Working with CSV Files
SereneDB supports importing data from CSV files, exporting query results to CSV and working with tab-delimited text formats.
Sample data
This tutorial uses the IMDB Movie Dataset — 1,000 movies with titles, genres, descriptions, ratings and more.
Download it:
curl -L -o movies.csv 'https://raw.githubusercontent.com/LearnDataSci/articles/master/Python%20Pandas%20Tutorial%20A%20Complete%20Introduction%20for%20Beginners/IMDB-Movie-Data.csv'
The file has the following columns:
| Column | Type |
|---|---|
| Rank | INTEGER |
| Title | TEXT |
| Genre | TEXT |
| Description | TEXT |
| Director | TEXT |
| Actors | TEXT |
| Year | INTEGER |
| Runtime (Minutes) | INTEGER |
| Rating | FLOAT |
| Votes | INTEGER |
| Revenue (Millions) | FLOAT |
| Metascore | INTEGER |
Importing CSV data
Create a table
Create a table matching the CSV schema:
CREATE TABLE movies (
rank INTEGER,
title TEXT,
genre TEXT,
description TEXT,
director TEXT,
actors TEXT,
year INTEGER,
runtime INTEGER,
rating FLOAT,
votes INTEGER,
revenue FLOAT,
metascore INTEGER
);
Load from CSV
Use COPY FROM to load data. The file path is relative to the server:
COPY movies FROM '/path/to/movies.csv' WITH (FORMAT CSV, HEADER TRUE);
From psql, use \copy to reference a file on the client machine:
\copy movies FROM 'movies.csv' WITH (FORMAT CSV, HEADER TRUE);
Query the data
SELECT title, rating, revenue
FROM movies
WHERE rating > 8.0
ORDER BY revenue DESC
LIMIT 5;
SELECT genre, COUNT(*) AS count, AVG(rating) AS avg_rating
FROM movies
GROUP BY genre
ORDER BY avg_rating DESC
LIMIT 10;
Custom delimiters and null handling
COPY movies FROM '/path/to/movies.csv' WITH (
FORMAT CSV,
DELIMITER '|',
NULL '',
HEADER TRUE
);
Tab-delimited text format
The default TEXT format uses tab as the delimiter:
COPY movies FROM '/path/to/movies.tsv' WITH (FORMAT TEXT, HEADER TRUE);
Importing specific columns
Load only a subset of columns by specifying them explicitly:
COPY movies(title, year) FROM '/path/to/partial.csv' WITH (FORMAT CSV, HEADER TRUE);
Error handling
Skip malformed rows instead of aborting the import:
COPY movies FROM '/path/to/movies.csv' WITH (
FORMAT CSV,
HEADER TRUE,
ON_ERROR IGNORE,
REJECT_LIMIT 10
);
This skips up to 10 bad rows before stopping.
Filtering during import
Use a WHERE clause to load only matching rows:
COPY movies FROM '/path/to/movies.csv' WHERE year > 2010;
Exporting to CSV
Export an entire table:
COPY movies TO '/path/to/output.csv' WITH (FORMAT CSV, HEADER TRUE);
Export a filtered subset:
COPY (SELECT title, year, rating FROM movies WHERE rating > 8.0)

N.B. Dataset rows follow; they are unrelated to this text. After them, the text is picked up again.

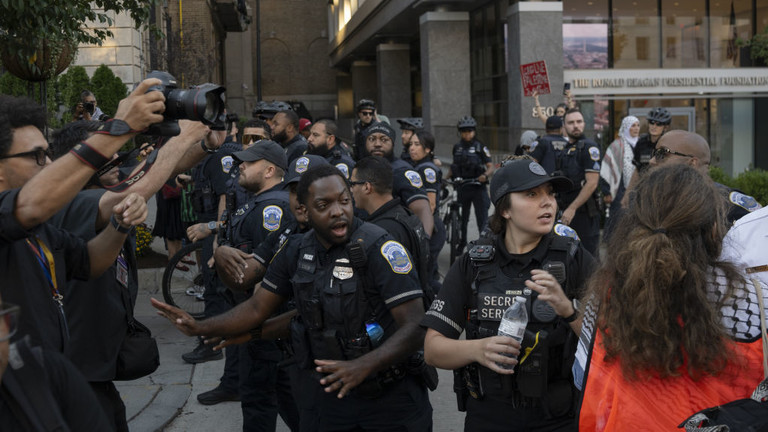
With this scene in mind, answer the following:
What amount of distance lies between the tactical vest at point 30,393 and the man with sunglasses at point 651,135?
7668 mm

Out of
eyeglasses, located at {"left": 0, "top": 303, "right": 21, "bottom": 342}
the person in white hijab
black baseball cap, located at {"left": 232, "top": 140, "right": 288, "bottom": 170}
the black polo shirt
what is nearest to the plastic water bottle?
the black polo shirt

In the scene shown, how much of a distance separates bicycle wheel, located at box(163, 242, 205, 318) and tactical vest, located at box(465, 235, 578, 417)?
582 cm

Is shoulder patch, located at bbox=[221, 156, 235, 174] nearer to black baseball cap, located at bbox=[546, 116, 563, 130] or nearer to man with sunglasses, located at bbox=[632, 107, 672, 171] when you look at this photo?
black baseball cap, located at bbox=[546, 116, 563, 130]

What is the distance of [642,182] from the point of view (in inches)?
106

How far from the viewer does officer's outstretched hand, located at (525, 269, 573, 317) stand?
9.79ft

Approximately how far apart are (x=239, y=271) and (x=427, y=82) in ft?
75.5

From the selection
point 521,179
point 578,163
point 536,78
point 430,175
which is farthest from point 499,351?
point 536,78

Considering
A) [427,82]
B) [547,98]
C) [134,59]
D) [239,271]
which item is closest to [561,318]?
[239,271]

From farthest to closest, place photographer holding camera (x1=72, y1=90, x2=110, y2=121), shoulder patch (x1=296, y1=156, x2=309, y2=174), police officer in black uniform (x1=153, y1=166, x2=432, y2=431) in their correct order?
photographer holding camera (x1=72, y1=90, x2=110, y2=121) → shoulder patch (x1=296, y1=156, x2=309, y2=174) → police officer in black uniform (x1=153, y1=166, x2=432, y2=431)

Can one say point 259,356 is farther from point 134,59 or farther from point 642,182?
point 134,59

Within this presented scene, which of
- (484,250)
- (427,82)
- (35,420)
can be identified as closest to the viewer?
(35,420)

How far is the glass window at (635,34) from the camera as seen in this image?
1033 inches

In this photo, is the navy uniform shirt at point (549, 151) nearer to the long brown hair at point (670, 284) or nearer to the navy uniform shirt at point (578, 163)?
the navy uniform shirt at point (578, 163)

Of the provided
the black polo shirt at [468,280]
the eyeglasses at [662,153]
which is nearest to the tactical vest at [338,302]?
the black polo shirt at [468,280]
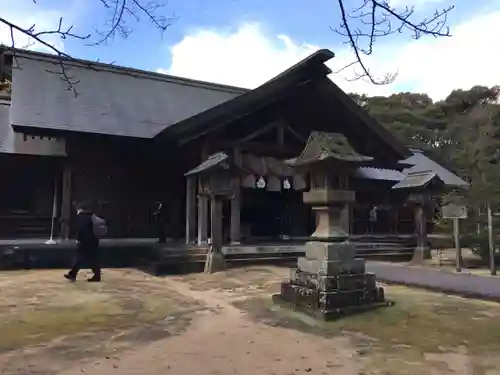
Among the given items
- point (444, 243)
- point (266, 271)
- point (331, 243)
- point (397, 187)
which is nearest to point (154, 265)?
point (266, 271)

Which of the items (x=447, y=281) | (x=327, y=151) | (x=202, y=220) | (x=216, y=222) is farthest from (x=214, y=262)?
(x=327, y=151)

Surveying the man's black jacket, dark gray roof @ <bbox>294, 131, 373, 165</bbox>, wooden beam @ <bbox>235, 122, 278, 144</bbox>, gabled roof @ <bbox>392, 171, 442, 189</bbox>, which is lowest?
the man's black jacket

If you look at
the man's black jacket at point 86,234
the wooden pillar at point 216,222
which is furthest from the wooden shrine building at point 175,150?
the man's black jacket at point 86,234

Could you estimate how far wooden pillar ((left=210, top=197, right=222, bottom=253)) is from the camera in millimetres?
11539

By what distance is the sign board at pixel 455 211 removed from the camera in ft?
39.3

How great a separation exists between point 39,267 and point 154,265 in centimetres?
344

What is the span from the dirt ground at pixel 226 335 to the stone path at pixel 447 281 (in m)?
0.34

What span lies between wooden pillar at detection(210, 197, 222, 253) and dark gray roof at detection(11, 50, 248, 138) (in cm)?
329

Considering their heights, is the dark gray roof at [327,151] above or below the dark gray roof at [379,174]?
below

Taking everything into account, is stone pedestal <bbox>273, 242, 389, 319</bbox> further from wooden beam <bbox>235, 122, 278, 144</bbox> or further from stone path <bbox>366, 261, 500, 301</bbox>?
wooden beam <bbox>235, 122, 278, 144</bbox>

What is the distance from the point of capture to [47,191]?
45.3ft

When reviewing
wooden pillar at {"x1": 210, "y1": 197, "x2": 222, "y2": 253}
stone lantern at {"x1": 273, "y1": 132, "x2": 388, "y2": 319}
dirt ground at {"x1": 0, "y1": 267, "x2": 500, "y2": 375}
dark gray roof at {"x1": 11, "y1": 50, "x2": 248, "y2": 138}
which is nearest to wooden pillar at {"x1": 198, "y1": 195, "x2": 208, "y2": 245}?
wooden pillar at {"x1": 210, "y1": 197, "x2": 222, "y2": 253}

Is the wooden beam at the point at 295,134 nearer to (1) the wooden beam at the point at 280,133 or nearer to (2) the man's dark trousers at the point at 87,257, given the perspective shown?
(1) the wooden beam at the point at 280,133

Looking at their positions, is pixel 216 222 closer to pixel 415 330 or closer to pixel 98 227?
pixel 98 227
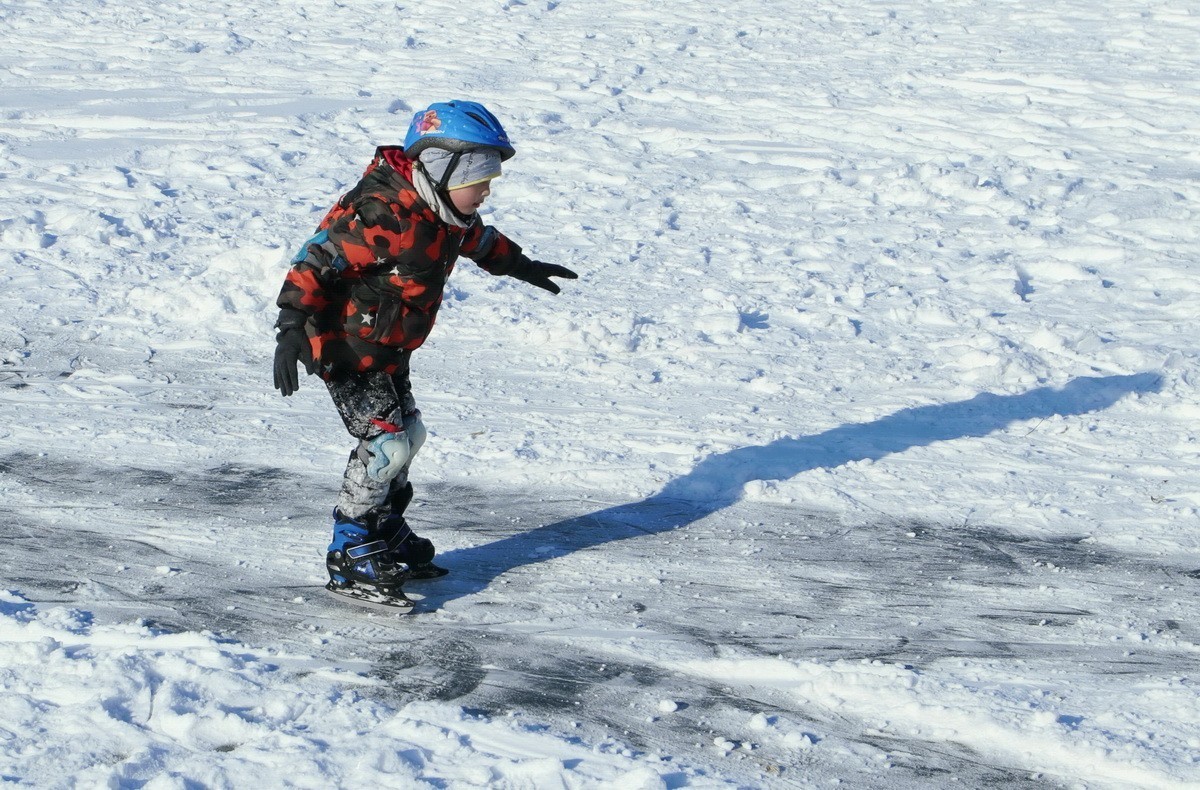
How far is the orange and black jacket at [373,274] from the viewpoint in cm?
355

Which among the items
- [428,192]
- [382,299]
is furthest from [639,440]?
[428,192]

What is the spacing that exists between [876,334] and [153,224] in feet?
14.1

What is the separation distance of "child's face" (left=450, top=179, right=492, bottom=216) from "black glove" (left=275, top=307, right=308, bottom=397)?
0.54 metres

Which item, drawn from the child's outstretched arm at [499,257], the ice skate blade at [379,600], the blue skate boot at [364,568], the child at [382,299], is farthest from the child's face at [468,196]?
the ice skate blade at [379,600]

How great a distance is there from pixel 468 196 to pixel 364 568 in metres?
1.18

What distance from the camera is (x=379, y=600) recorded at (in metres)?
3.87

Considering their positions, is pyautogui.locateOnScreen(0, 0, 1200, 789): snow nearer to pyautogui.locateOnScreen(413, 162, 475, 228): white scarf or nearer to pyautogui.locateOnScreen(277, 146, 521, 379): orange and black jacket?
pyautogui.locateOnScreen(277, 146, 521, 379): orange and black jacket

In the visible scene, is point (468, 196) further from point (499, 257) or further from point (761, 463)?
point (761, 463)

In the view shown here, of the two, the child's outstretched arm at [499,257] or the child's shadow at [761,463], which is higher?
the child's outstretched arm at [499,257]

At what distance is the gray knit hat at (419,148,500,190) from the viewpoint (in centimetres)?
357

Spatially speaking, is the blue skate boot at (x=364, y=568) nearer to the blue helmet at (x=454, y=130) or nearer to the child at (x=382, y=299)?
the child at (x=382, y=299)

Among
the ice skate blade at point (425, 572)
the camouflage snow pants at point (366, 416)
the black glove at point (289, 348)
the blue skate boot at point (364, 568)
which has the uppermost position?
the black glove at point (289, 348)

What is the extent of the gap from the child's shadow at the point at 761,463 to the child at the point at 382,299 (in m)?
0.29

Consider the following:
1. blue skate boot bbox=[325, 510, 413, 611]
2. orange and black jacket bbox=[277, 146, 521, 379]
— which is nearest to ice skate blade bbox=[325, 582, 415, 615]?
blue skate boot bbox=[325, 510, 413, 611]
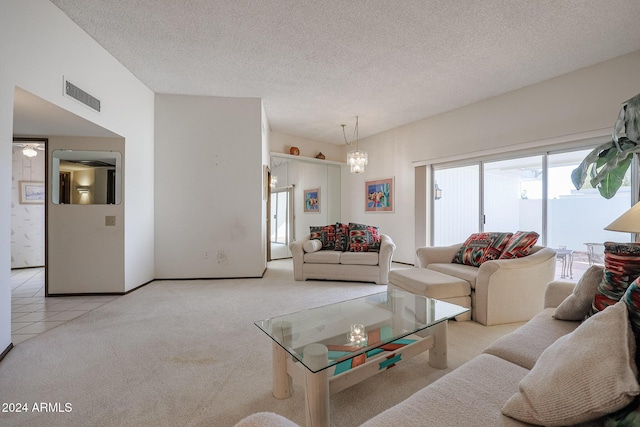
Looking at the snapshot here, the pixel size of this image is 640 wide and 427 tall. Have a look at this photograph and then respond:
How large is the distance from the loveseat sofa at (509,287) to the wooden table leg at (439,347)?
723mm

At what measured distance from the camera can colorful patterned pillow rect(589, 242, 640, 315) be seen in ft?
4.30

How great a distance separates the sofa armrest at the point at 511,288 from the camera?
101 inches

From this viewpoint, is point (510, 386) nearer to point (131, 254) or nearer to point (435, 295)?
point (435, 295)

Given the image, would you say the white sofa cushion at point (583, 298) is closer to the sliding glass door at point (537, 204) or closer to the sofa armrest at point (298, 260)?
the sliding glass door at point (537, 204)

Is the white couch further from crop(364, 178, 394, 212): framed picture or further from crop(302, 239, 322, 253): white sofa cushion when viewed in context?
crop(364, 178, 394, 212): framed picture

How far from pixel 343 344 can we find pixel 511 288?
6.57 feet

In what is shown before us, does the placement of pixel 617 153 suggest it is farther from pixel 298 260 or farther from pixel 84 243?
pixel 84 243

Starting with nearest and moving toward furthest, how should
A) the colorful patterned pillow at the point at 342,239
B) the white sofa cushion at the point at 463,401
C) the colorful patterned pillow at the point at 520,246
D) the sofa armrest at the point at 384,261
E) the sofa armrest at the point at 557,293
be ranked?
the white sofa cushion at the point at 463,401, the sofa armrest at the point at 557,293, the colorful patterned pillow at the point at 520,246, the sofa armrest at the point at 384,261, the colorful patterned pillow at the point at 342,239

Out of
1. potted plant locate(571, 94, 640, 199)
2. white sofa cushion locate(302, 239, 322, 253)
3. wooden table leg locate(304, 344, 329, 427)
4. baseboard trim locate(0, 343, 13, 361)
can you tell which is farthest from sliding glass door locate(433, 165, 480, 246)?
baseboard trim locate(0, 343, 13, 361)

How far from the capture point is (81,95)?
2781 mm

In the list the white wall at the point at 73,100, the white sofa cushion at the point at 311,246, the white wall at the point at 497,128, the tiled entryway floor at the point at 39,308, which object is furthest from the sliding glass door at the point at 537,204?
the tiled entryway floor at the point at 39,308

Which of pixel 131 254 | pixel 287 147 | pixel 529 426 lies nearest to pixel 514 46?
pixel 529 426

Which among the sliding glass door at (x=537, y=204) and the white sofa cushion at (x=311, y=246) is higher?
the sliding glass door at (x=537, y=204)

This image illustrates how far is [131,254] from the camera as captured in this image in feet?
12.1
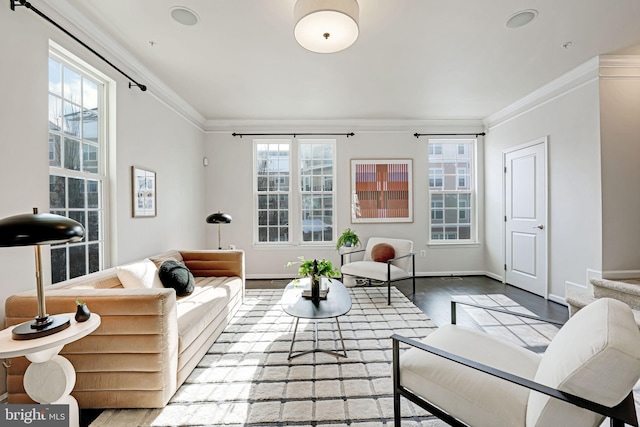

TO '/path/to/top_rated.csv' WITH (FORMAT CSV, HEADER TRUE);
Reading and writing CSV on S3
SereneDB can read and write CSV files directly from S3-compatible storage:
COPY movies FROM 's3://my-bucket/data/movies.csv' WITH (
FORMAT CSV,
HEADER TRUE,
S3_ACCESS_KEY 'your-access-key',
S3_SECRET_KEY 'your-secret-key',
S3_REGION 'us-east-1'
);
COPY movies TO 's3://my-bucket/data/movies.csv' WITH (
FORMAT CSV,
HEADER TRUE,
S3_ACCESS_KEY 'your-access-key',
S3_SECRET_KEY 'your-secret-key',
S3_REGION 'us-east-1'
);
See Working with Parquet — S3 authentication options for the full list of S3 connection and authentication parameters.
Parquet format
SereneDB also supports importing and exporting in Parquet format. See Working with Parquet for details.
COPY movies TO '/path/to/movies.parquet' WITH (FORMAT PARQUET);
COPY movies FROM '/path/to/movies.parquet' WITH (FORMAT PARQUET);